少年长发未绾未系披散在身后,光滑顺垂如同上好的丝缎,细致如美瓷的肌肤莹莹如雪,秀气的秋波眉下是一双清澈晶莹的杏眼,鼻子秀挺有余,嘴巴宛如樱唇红而艳,少年的青涩稚气和清冷的气质完美融合在一起,让人觉得只可远观而不可亵玩。
青袍一少年,宛如人间仙。
崔青宴脑中突然闪过这句话。
少年不可忽略的视线落在身上,她回以望去,却见他避开了眼,只留一个精巧的下巴。
“公子也是来自中原?”
最后一个字刚说出口,男子便斩荆截铁的接上。
“不。”
此时无声胜有声,崔青宴能感觉到对方的心事重重与慌乱。
月落乌啼,二人之间气氛不对,看对方的样子只怕问不出什么。
权衡利弊后,崔青宴选择先离开,很是得体的开口道别,“山间露重,还请公子切勿久待,以免伤寒。”
说罢,便转身徐徐离去。
男子扭头,郁郁寡欢的看着她离去的方向,与先前之态截然相反。
片刻,一黑衣人从瀑布边破空而来,怀里抱着颇厚的披风,焦急的走过来。
“公子,你怎么还躺在石头上!不是说了让您在那边树下等我吗?”
黑衣人手脚麻利的把披风系到少年身上,抱怨不停。
“您又不是不知道自己的身子是什么情况,这才刚有好转之象,您又这样!那我们什么时候才能回去啊?”
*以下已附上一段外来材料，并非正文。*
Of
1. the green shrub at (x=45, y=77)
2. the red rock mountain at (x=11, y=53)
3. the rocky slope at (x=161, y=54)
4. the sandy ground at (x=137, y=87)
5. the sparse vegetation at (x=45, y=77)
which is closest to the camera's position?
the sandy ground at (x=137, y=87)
见他一嘴秃噜秃噜直往外说,男子无奈,扯了扯有些歪的披风,转移他的注意力,“阿千,我刚刚遇到了一个人。”
阿千神色一变,警惕着四周,说出的话却十分不着调,“公子,你又勾搭谁了?”
闻言,男子嘴角一僵,选择无视。
“罢了,你回去准备一下,我们这两天就会离开。”
“什么?!”
阿千收回视线,似喜似愁的看向男子,懊恼的解释道,
“公子,阿千只是那样说而已,并没有很想离开,您千万别放在心上,一切以身体为重!都是我的错,我管不住自己的嘴,公子您别生气!”
看他后悔的想要扇自己两个嘴巴子,男人连忙制止,如实说道,
“阿千!我只是想回家了。”
男子语气落寞,声音依旧好听。
“公子……”
阿千看着男子忧郁的样子,只能嗫嚅着轻唤。
“回去吧,夜深露重,会伤寒的。”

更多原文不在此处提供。